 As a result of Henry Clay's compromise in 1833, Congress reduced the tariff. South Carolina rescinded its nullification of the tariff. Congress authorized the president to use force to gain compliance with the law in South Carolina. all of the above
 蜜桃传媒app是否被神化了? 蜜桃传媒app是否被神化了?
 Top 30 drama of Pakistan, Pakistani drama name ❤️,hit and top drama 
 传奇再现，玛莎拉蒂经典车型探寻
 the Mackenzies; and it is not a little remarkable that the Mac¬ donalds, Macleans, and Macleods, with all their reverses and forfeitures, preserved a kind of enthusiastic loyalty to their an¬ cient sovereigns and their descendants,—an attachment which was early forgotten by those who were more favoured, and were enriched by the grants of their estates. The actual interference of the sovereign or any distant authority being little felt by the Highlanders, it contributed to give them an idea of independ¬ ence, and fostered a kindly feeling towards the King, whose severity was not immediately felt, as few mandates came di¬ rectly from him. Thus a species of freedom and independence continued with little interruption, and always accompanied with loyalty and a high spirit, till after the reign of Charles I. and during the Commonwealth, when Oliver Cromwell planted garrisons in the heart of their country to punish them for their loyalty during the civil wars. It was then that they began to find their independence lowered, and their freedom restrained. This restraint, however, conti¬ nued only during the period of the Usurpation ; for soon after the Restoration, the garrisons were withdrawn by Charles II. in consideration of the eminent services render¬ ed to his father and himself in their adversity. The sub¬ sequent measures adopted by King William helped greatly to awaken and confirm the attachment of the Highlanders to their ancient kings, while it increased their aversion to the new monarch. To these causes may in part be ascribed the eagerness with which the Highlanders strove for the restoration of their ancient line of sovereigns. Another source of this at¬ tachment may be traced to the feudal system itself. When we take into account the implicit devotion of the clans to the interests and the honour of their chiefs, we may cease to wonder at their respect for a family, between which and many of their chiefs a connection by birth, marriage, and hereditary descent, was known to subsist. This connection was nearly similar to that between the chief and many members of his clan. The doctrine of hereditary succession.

> **EXERCISE GOAL**
Set down each line exactly as it appears, starting at the top of the data and ending at the line containing "传奇再现，玛莎拉蒂经典车型探寻", and include no other lines.

> **RESULT FOR THIS TASK**
 As a result of Henry Clay's compromise in 1833, Congress reduced the tariff. South Carolina rescinded its nullification of the tariff. Congress authorized the president to use force to gain compliance with the law in South Carolina. all of the above
 蜜桃传媒app是否被神化了? 蜜桃传媒app是否被神化了?
 Top 30 drama of Pakistan, Pakistani drama name ❤️,hit and top drama 
 传奇再现，玛莎拉蒂经典车型探寻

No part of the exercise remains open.